WASHINGTON — The Food and Drug Administration's embattled vaccine chief, Dr. Vinay Prasad, is once again leaving the agency — the second time in less than a year that he's departed after controversial decisions involving the review of vaccinations and specialty drugs for rare diseases.

FDA Commissioner Marty Makary announced the news to FDA staff in an email late Friday, saying Prasad would depart at the end of April. Makary said Prasad would return to his academic job at the University of California, San Francisco.

In July, Prasad was briefly forced from his job after running afoul of biotech executives, patient groups and conservative allies of President Donald Trump. He was reinstated less than two weeks later with the backing of Health Secretary Robert F. Kennedy Jr. and Makary.

Prasad's latest ouster follows a string of high-profile controversies involving the FDA's review of vaccines, gene therapies and biotech drugs in which companies have criticized the agency for reversing itself, in some cases calling for new trials of products previously greenlighted by regulators.

In the last month, Prasad has come under fire from pharmaceutical executives, investors, members of Congress and other critics for multiple decisions at the agency.

First, Prasad initially refused to allow the FDA to review a highly anticipated flu vaccine from drugmaker Moderna made with mRNA technology. The rejection of the application, highly unusual for the FDA, prompted Moderna to go public with Prasad's decision and vow to formally challenge it.

A week after the rejection became public, the FDA reversed course and said it would accept the shot for review after all, pending an additional study from Moderna.

Then, in the past week, the FDA engaged in a highly unusual public fight with a small drug company developing an experimental treatment for Huntington's Disease, a fatal condition that affects about 40,000 people in the U.S.

The company, UniQure, said Monday that the FDA was demanding a new trial of its gene therapy that would involve performing a sham surgery on some of the patients in the trial. The company's gene therapy is injected directly into the brain during a surgical procedure.

Company executives said the request for a sham-controlled trial contradicted previous FDA guidance and raised ethical concerns for patients.

On Thursday, the FDA held a highly unusual press conference with reporters to criticize the company's therapy and defend the agency's request for an additional study.

A senior FDA official, who requested anonymity to speak with reporters, called the company's original study "stone cold negative."

"We have a failed product here," he added.

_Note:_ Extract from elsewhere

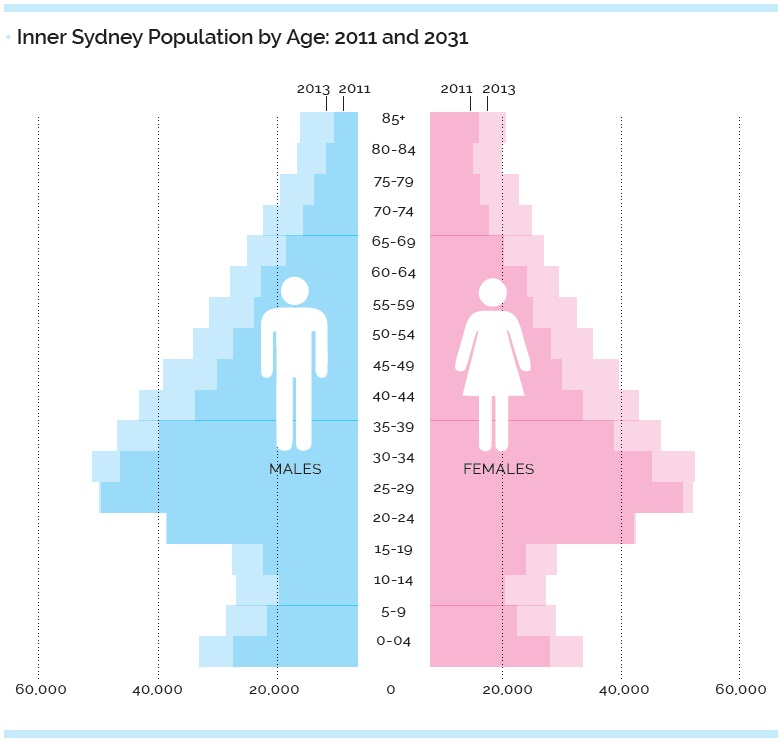 Inner Sydney Population by Age 2011 and 2031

The FDA typically communicates in carefully-vetted written statements when speaking about scientific disagreements, especially those involving experimental drugs that are still under the agency's review.

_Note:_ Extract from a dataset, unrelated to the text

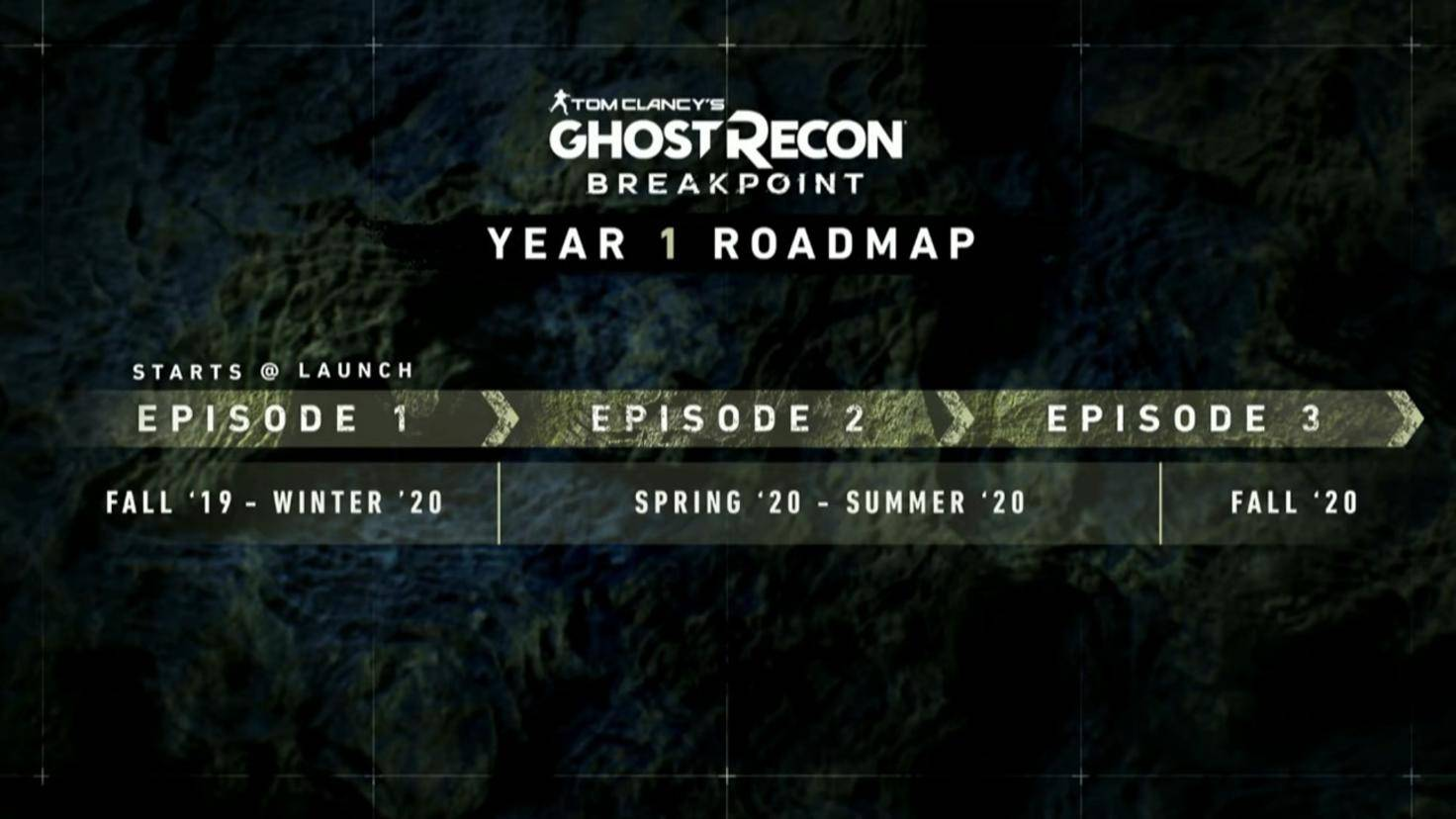 ghost-recon-breakpoint-year-one-roadmap-screenshot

Prasad's time as the FDA's top vaccine and biotech regulator has been marked by a series of similar disputes with the companies the agency regulates.

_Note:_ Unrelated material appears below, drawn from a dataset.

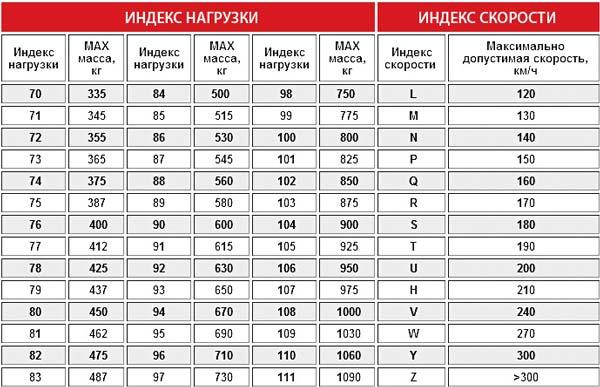 таблица индексов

More than a half-dozen drugmakers studying therapies for rare or hard-to-treat diseases have received rejection letters or requests to run additional studies, adding years and potentially many millions of dollars to their development plans.

A longtime academic and critic of the FDA's standards for drug reviews, Prasad's approach to regulation since arriving at the FDA last May has confounded many FDA observers and critics.

On repeated occasions, Prasad joined Makary in announcing steps to make FDA drug reviews faster and easier for companies. But he also has imposed new warnings and study requirements for some biotech drugs and vaccines, particularly COVID shots that have long been a target for Kennedy, a longtime anti-vaccine activist before joining the Trump administration.